* EXCERPT PROVIDED:
*** Block opens ***

Interactive Investor

Terry Smith: my view on tech shares, and why it’s not too late to buy

As the tech sector boom continues the Fundsmith CEO explains his approach to technology investments. He also gives his view on Apple, Amazon and Alphabet and reveals why he hasn’t invested in them so far.  

Lee Wild, head of equity strategy at interactive investor: Hello, today I have with me my colleague Kyle Caldwell, collectives editor at interactive investor, and someone who needs no introduction, Terry Smith, founder, chief executive and chief investment officer at Fundsmith, which includes the UK's largest investment fund, Fundsmith Equity.

Hello Terry, delighted that you could join us today.

Terry Smith: Morning.

Lee Wild: Terry, I’d like to talk about technology, and it’s something that interests a lot of Fundsmith investors currently.

Terry Smith:  Yeah.

*** Block closes ***

Pick up the interview about tech shares with Terry Smith from the point where it stops. The lines that come after this have nothing to do with the interview.

* AVAILABLE DATA:

*** Block opens ***

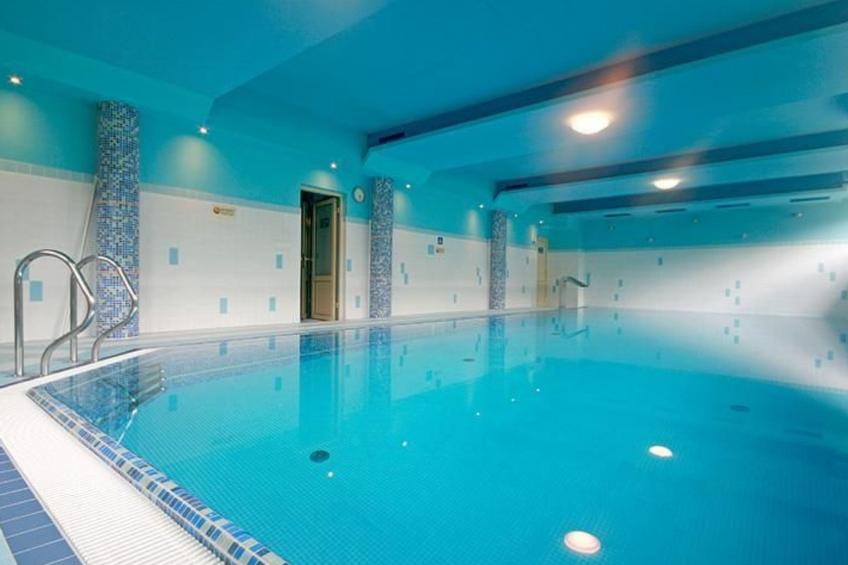 Wohnung Giewont mit Schwimmbad - foto 30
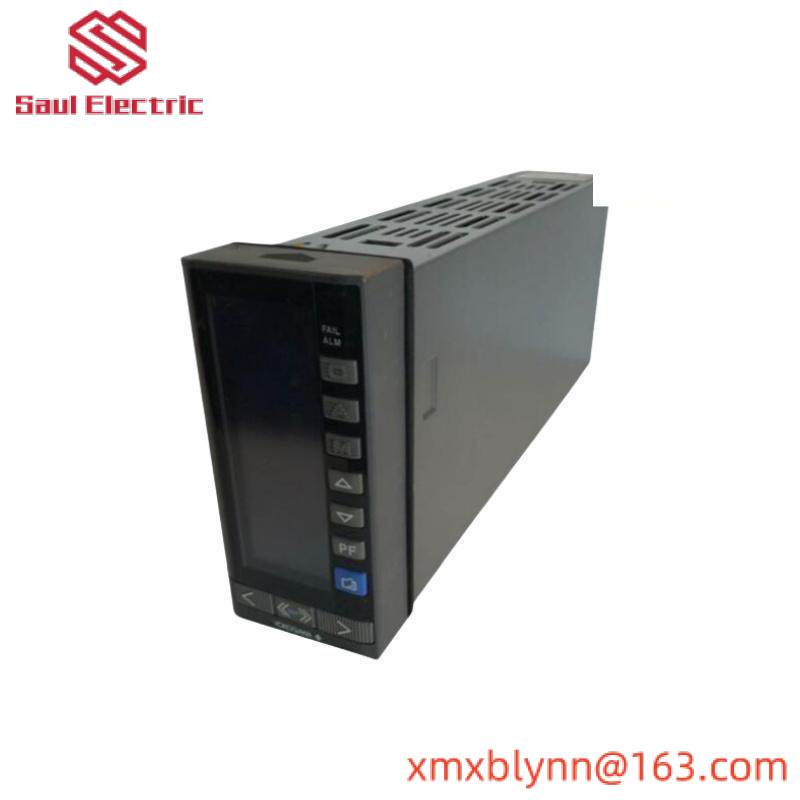 YOKOGAWA YS170 YS170-012 Single Loop Programmable Controller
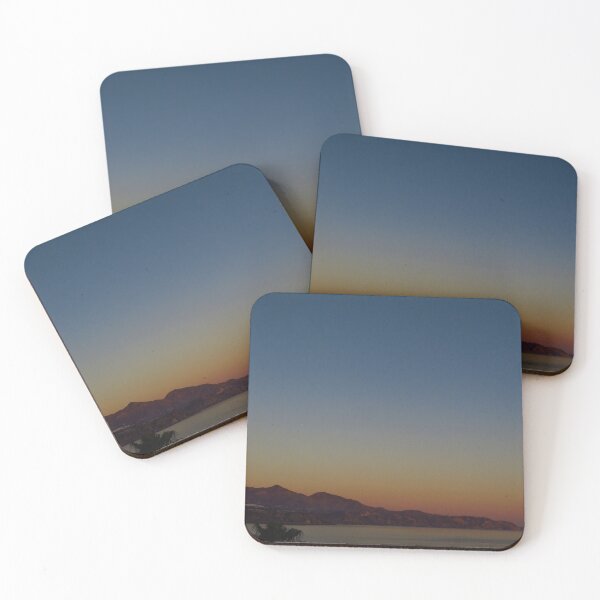Item preview, Beautiful Spanish sunset  designed and sold by Dodak.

*** Block closes ***

* EXERCISE RESPONSE:
  • This interview is part of a longer conversation with the UK’s most popular fund manager. To watch the other interviews, visit our YouTube channel.

Lee Wild: First of all, Microsoft (NASDAQ:MSFT) was held in the top 10 shortly after the fund launched, it’s still in the top 10 today, how many of the original holdings still remain in the fund and, in addition, how much of a positive impact has buying and holding had on performance?

Terry Smith: Well, you are absolutely right about Microsoft, I’d need to go back and check, but I think it’s 10 stocks now from the original fund that’s still there. And I mean, quite a lot of the turnover you have to bear in mind is involuntary, we’ve lost quite a lot of companies without us doing anything. So, C.R. Bard and Dr Pepper, Snapple, so on have disappeared without us doing anything, they just got taken over.

The original Del Monte business that we owned disappeared, so quite a lot of it is involuntary. Funny old thing, if you own good things people come and try and buy them off you. So, look, I think that basically it’s what the companies does that makes money. I mean we don’t turnover very much, last year we turned over 4%, all those changes that we discussed, turned over just 4% of the portfolio.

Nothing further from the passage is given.